Finding ways today to distil the knowledge that makes artificial intelligence so valuable will ensure we have a tomorrow where it is available to those who need it most - and at less cost to the environment.
Dr. Anna Bosman and Heinrich van Deventer, Department of Computer Science
A single query to ChatGPT uses as much electricity as burning a light bulb for about 20 minutes. [1] Multiply that by the millions of requests that this artificial intelligence (AI) chatbot receives each day, and the environmental impact is ominous.
The Computational Intelligence Research Group (CIRG), led by Dr Anna Bosman of the University of Pretoria’s (UP) Department of Computer Science, is searching for ways to reduce the energy consumption of artificial neural networks without sacrificing their performance.
“If we want AI to be sustainable, we must make it compressible,” she says.
Artificial neural networks (ANNs) can automatically extract patterns from data through a process called training or machine learning (ML). While ‘artificial’, ANNs were inspired by the human brain’s ability to process information. ML allowed computers to perform tasks such as image recognition, natural language processing and decision-making without being explicitly programmed. However, the size and complexity of the ANNs have grown exponentially over the past decade, and that’s not always good news.

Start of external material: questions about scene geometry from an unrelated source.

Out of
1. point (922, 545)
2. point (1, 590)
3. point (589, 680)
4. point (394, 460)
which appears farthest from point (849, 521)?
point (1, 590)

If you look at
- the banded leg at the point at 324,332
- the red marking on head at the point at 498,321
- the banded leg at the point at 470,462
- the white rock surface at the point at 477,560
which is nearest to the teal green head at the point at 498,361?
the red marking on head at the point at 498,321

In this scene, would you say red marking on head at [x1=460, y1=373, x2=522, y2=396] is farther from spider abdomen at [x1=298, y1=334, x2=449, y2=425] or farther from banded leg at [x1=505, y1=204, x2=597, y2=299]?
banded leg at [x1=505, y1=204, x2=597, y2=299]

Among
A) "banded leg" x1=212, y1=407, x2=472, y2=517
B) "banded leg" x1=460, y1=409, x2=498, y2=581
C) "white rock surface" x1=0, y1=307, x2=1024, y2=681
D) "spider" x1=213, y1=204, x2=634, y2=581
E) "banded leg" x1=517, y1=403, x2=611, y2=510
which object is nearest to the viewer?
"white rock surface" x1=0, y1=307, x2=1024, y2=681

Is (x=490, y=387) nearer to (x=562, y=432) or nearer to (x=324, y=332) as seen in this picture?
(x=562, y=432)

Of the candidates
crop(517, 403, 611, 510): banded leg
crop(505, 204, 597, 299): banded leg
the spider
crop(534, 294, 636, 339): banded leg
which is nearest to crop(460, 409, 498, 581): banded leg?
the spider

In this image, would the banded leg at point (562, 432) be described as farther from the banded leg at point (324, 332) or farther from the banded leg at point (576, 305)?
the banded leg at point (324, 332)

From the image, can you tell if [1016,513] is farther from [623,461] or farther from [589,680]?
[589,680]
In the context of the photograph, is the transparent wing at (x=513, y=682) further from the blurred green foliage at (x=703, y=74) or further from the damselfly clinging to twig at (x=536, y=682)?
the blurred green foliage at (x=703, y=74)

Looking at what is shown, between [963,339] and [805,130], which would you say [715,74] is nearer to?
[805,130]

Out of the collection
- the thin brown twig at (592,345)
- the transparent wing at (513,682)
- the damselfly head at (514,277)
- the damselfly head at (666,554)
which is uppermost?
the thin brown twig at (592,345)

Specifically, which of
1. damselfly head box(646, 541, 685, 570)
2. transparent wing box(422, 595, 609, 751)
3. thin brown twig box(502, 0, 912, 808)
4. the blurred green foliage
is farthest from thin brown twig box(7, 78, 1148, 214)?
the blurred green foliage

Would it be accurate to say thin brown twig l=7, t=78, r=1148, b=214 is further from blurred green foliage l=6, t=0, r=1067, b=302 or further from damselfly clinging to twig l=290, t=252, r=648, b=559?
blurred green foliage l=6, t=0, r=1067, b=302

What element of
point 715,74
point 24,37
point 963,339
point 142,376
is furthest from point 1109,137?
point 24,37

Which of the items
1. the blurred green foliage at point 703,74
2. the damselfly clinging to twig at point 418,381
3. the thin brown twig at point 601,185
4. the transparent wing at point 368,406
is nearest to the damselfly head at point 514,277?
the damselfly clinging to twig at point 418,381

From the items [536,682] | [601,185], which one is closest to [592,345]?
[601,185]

“State-of-the-art ANNs often have billions of parameters, demanding massive computational power for training and deployment,” Dr Bosman explains. “This rapid increase in model size has raised significant concerns about their accessibility and environmental impact. The data centres built in Ireland, which are crucial for the modern ML infrastructure, are projected to consume 27% of the country’s electricity by 2029. An average data centre is estimated to use as much water as three average-sized hospitals. [2] Using large ANNs is costly and has a significant environmental footprint.” [3]
Another downside of large ANNs is that they cannot be deployed in resource-constrained environments. Not everybody has access to a Google data centre. As such, impressive progress in AI remains inaccessible to those who may need it most: doctors in rural areas, small-scale farmers and nature conservationists.
“Energy efficiency can be achieved in two ways: by compressing large models to reduce their size or by designing more expressive ANN architectures requiring fewer parameters to achieve comparable results to standard ANNs,” Dr Bosman says.
A promising avenue for green ML is knowledge distillation (KD), a method of transferring knowledge from a large ’teacher’ ANN to a smaller ‘student’ ANN to preserve performance in a more compact form; this is done by mimicking the information representation of the teacher. Using this technique, Dr Anna Bosman and collaborators achieved a tenfold reduction in the size of a pest detection model for a farming project in Rwanda. Another research project is underway where KD methods are applied directly to the ANN parameters rather than the outputs they produce.
Heinrich van Deventer, a PhD student at CIRG and recipient of a Google PhD Fellowship, is using his background in theoretical physics to develop radically new compact ANN architectures (or neural operators) from the ground up. The trick is to treat inputs as continuous functions similar to analogue computing, rather than discrete or independent variables.
“Such compact ANN models may become the building blocks for the next generation of AI that is accessible to all, and mindful of the world”, he says.
Machine-learning models are larger than ever, and yield results that have an impact on every aspect of our lives. However, creating and using such bloated models comes at a price: they are inaccessible for most organisations and people, and the associated energy demands and environmental impact are significant concerns. Finding ways to distil the knowledge of these artificial neural networks by developing new compact neural operators from the ground up is the seedbed of future AI innovation.